Une nouvelle étude vient d’être publiée dans le journal PNAS issus des travaux d’une équipe du centre de Neurobiologie de l’Institut Weizmann. La conclusion de cette étude ? Suivre son propre chemin semble être la décision qui bénéficie le plus au groupe lorsqu’il s’agit de chercher des objets. Ce surprenant résultat est issu d’un travail complexe entre simulation mathématique et études comportementales, que nous avons décortiqué pour vous !
Tout d’abord, de quoi parle-t-on ? De sciences comportementales bien sûr ! C’est-à-dire des sciences qui étudient la manière dont le comportement d’individus et leurs interactions avec leurs voisins affectent le comportement et l’efficacité du groupe tout entier. Jusque là, cela ne semble pas vraiment concret, mais étudier les dynamiques de groupe possède en fait de nombreuses applications pratiques, notamment concernant le comportement de colonies de bactéries, de réseaux de neurones ou tout simplement d’un groupe de personnes. Et les découvertes sont parfois surprenantes.

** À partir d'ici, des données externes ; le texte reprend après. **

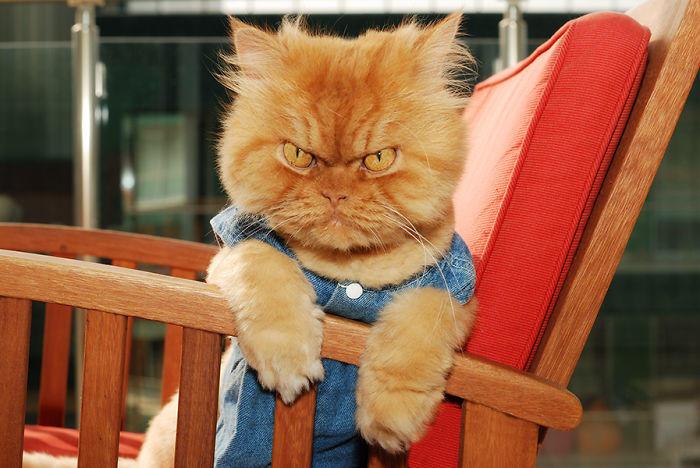 diaforetiko.gr : garfi evil grumpy persian cat 12  700 ΠΟΛΛΑ ΝΕΥΡΑ !!! Αυτός είναι ο Garfi, ο πιο «στραβωμένος» γάτος του κόσμου !!!!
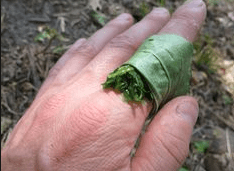 Make a poultice out of Plantain Leaf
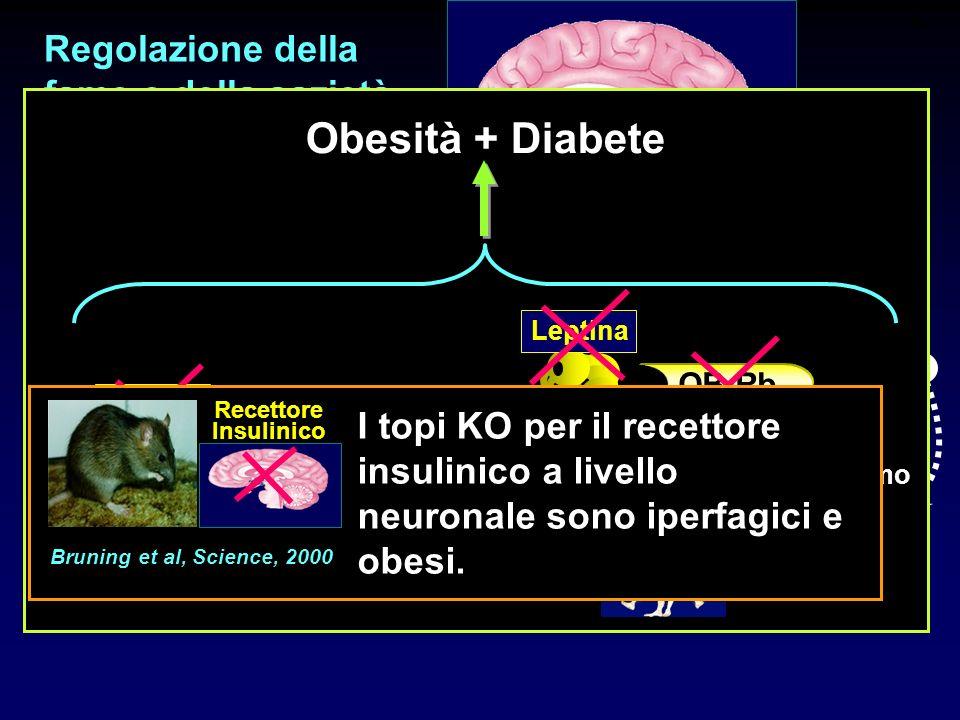 Obesità + Diabete Regolazione della fame e della sazietà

C’est le cas pour les résultats d’une récente étude effectuée par le Dr Elad Schneidman et son ancien étudiant Adi Shklarsh dans le département de Neurobiologie de l’Institut Weizmann à Rehovot.
Ces deux chercheurs travaillent sur la construction de modèles mathématiques permettant de faire le lien entre le comportement collectif et le comportement des membres d’un groupe. En d’autres mots, si les individus agissent d’une certaine façon face à un problème, quelle est la conséquence de cette décision à l’échelle du groupe ? Ils se sont alors penchés sur un cas « typique » de ce domaine de la neurobiologie : la prospection de ressources par un groupe d’individus. Leur but : comparer l’efficacité d’un groupe d’individus selon le comportement de ses membres et surtout leurs interactions. Par exemple, on peut décider, lors des expériences, de laisser les individus partager ou non les informations qu’ils accumulent au cours de leur prospection (« il n’y a rien ici », « je crois avoir aperçu quelque chose d’intéressant », etc.), mais aussi de ce qu’ils vont faire de cette information (« ok, je te suis », « je préfère aller de mon côté », etc.). Même si cela vous parait un peu simpliste, dites-vous que derrière ces commandes relativement simples se cachent toute une série d’équations mathématiques assez complexes (voir Figure 1).
Pour cela, les deux chercheurs ont considéré différent cas de figures où un certain nombre d’individus partent à la recherche d’une ressource. Les individus disposent pour cela d’un sens leur permettant de scruter les environs et de réagir à la présence d’un signal issu d’une source. Par exemple, ce sens peut être l’odorat et le signal, une odeur plus ou moins prononcée issue d’une source de nourriture. Ce faisant, lors de leur recherche, ils accumulent de l’information qu’ils peuvent alors partager ou non avec les autres agents. Chaque agent décide aussi de sa trajectoire en fonction des autres agents et/ou de l’information que ceux-ci lui transmettent.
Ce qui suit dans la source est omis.